**Records of scene-based questions**
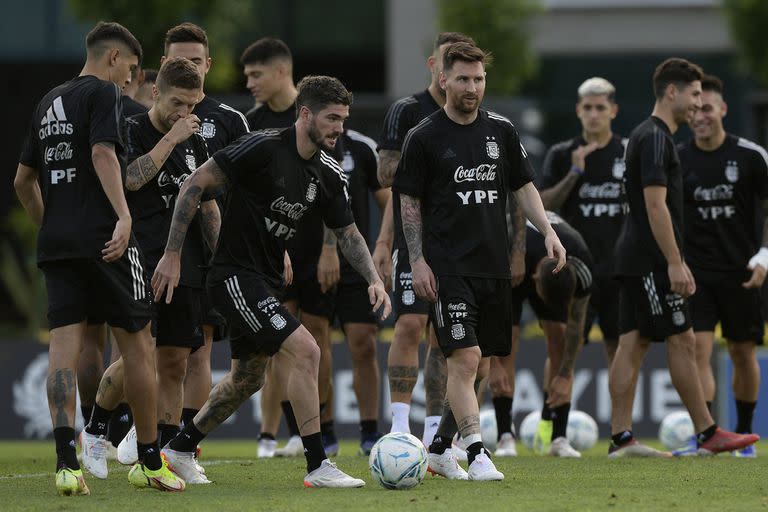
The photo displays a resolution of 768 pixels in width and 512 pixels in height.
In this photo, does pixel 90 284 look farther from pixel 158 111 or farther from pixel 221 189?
pixel 158 111

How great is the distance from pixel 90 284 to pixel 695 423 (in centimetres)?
463

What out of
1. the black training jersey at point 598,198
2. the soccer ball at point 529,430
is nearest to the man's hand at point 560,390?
the soccer ball at point 529,430

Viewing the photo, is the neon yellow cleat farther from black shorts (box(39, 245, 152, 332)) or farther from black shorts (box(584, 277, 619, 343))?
black shorts (box(584, 277, 619, 343))

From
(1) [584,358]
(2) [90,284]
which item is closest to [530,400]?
(1) [584,358]

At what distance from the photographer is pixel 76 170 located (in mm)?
7816

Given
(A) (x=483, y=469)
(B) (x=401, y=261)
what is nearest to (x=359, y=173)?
(B) (x=401, y=261)

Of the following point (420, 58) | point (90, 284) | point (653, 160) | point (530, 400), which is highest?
point (420, 58)

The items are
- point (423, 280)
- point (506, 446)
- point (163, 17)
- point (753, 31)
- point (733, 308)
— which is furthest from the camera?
point (753, 31)

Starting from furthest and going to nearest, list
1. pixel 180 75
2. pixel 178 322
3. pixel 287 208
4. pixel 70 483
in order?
pixel 178 322 → pixel 180 75 → pixel 287 208 → pixel 70 483

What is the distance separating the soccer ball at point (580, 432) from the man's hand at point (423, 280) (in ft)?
13.4

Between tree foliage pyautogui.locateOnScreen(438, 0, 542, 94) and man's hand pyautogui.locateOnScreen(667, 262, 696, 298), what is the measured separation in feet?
56.2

**What you are asked to do**
Can you rewrite every line, requests included, from the line with "What is the distance" through the end of the records, rescaling each distance in the answers by 1.9? Round each result to as many decimal places as the original figure had, with halves rounded up.

**Answer to the task**
What is the distance separating the soccer ball at point (580, 432) from the man's hand at point (423, 280) (in ft)?
25.5

Between tree foliage pyautogui.locateOnScreen(438, 0, 542, 94) and man's hand pyautogui.locateOnScreen(667, 262, 696, 298), what is the measured separation in feet?
106.8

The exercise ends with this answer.